Relationships¶
runic.orm models relationships as first-class graph edges. When you
declare a Relation() on a model, the ORM
knows the edge type, direction, and target class — enough to generate
MATCH/OPTIONAL MATCH traversal patterns without any hand-written
Cypher.
This page covers how to declare relationships, when to load them eagerly or lazily, how to create and remove edges at runtime, how to carry properties on edges, and how polymorphic hierarchies interact with relationships.
Declaring a relationship¶
Use Relation() with relationship,
direction, and target. Property fields use
Field() — the two are intentionally separate
so that scalar data and graph topology never mix:
from runic.orm import Field, Node, Relation
class Company(Node, labels=["Company"]):
id: str = Field(primary_key=True, generated=True)
name: str = Field(index=True)
class Person(Node, labels=["Person"]):
id: str = Field(primary_key=True, generated=True)
name: str = Field(index=True)
# single outgoing relationship
company: Company | None = Relation(
relationship="WORKS_FOR",
direction="OUTGOING",
target="Company",
)
# collection
reports: list["Person"] = Relation(
relationship="MANAGES",
direction="OUTGOING",
target="Person",
)
Use a forward-reference string ("Company") when the target class is
defined later in the module or in a separate file. The registry resolves it
at import time.
See also
- examples/orm/03_relationships_and_edges.py
Full runnable example: declaring relationships, lazy vs eager loading,
relate()/unrelate(), and edge-property queries.
Declaring the same relationship on both sides¶
When you need to traverse an edge starting from either end, declare the
Relation on both node classes using opposite directions. The graph
stores a single directed edge; the two declarations are just different
read-views onto it:
from runic.orm import Field, Node, Relation
class Team(Node, labels=["Team"]):
id: str = Field(primary_key=True)
name: str = Field()
# INCOMING: the same MEMBER_OF edges seen from the Team side
members: list["Person"] = Relation(
relationship="MEMBER_OF",
direction="INCOMING",
target="Person",
)
class Person(Node, labels=["Person"]):
id: str = Field(primary_key=True)
name: str = Field()
# OUTGOING: the canonical source of truth for the edge direction
team: Team | None = Relation(
relationship="MEMBER_OF",
direction="OUTGOING",
target="Team",
)
Both attributes traverse the same MEMBER_OF edges in the graph.

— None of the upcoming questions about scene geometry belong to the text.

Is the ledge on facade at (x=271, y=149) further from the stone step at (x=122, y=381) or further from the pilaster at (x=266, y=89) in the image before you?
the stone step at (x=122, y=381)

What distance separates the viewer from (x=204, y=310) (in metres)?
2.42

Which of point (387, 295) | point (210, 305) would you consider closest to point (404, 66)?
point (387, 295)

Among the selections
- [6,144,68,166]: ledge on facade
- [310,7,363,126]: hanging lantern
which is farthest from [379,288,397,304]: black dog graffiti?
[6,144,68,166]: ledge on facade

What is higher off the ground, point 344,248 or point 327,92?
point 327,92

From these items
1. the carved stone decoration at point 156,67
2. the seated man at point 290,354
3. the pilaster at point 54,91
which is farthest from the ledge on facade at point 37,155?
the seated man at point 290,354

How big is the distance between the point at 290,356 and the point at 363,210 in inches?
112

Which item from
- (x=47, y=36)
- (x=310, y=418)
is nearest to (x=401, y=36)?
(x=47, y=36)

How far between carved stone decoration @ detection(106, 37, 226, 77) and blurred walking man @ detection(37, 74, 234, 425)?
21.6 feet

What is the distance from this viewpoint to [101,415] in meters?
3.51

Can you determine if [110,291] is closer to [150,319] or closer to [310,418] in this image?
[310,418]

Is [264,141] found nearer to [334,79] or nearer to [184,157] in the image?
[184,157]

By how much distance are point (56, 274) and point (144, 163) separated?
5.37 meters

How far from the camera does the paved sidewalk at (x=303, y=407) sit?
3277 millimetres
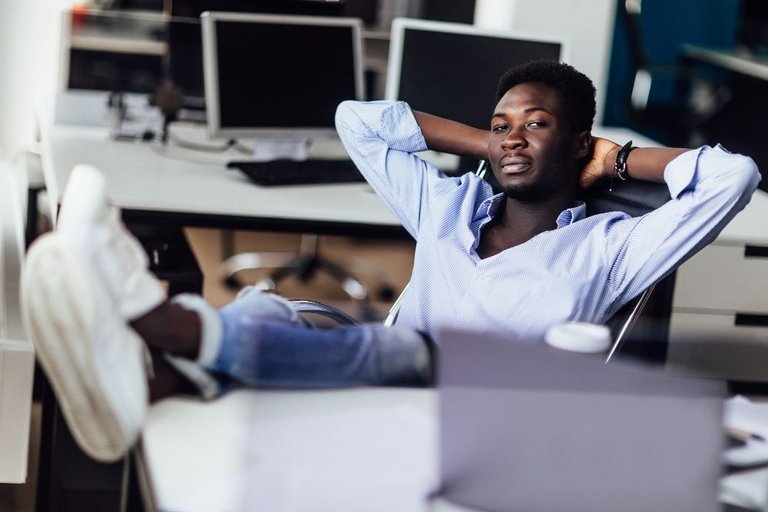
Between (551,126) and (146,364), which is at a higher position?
(551,126)

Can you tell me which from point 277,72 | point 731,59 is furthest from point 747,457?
point 731,59

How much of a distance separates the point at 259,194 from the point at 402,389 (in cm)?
143

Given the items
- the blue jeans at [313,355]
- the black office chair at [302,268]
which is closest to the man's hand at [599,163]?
the blue jeans at [313,355]

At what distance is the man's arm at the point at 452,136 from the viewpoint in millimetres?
2014

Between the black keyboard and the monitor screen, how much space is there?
0.23 m

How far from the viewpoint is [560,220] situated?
1.81 meters

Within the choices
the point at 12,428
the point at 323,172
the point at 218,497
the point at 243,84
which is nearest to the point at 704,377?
the point at 218,497

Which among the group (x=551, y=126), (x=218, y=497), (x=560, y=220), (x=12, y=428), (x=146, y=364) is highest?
(x=551, y=126)

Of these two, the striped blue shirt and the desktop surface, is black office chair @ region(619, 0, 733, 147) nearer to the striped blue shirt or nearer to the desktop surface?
the desktop surface

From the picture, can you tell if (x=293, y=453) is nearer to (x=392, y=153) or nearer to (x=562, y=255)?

person.team follows (person)-[:MEMBER_OF]->(team);
team.members follows (team)<-[:MEMBER_OF]-(person).
Call session.relate() on either side — it always writes the same
physical edge:
with Session(driver) as session:
alice: Person | None = session.get(Person, "alice")
eng: Team | None = session.get(Team, "engineering")
assert alice is not None and eng is not None
# Write via the Person side (OUTGOING)
session.relate(alice, Person.team, eng)
with Session(driver) as session:
eng = session.get(Team, "engineering")
assert eng is not None
# Read back via the Team side (INCOMING mirror)
members: list[Person] = eng.members
print([m.name for m in members]) # ["Alice"]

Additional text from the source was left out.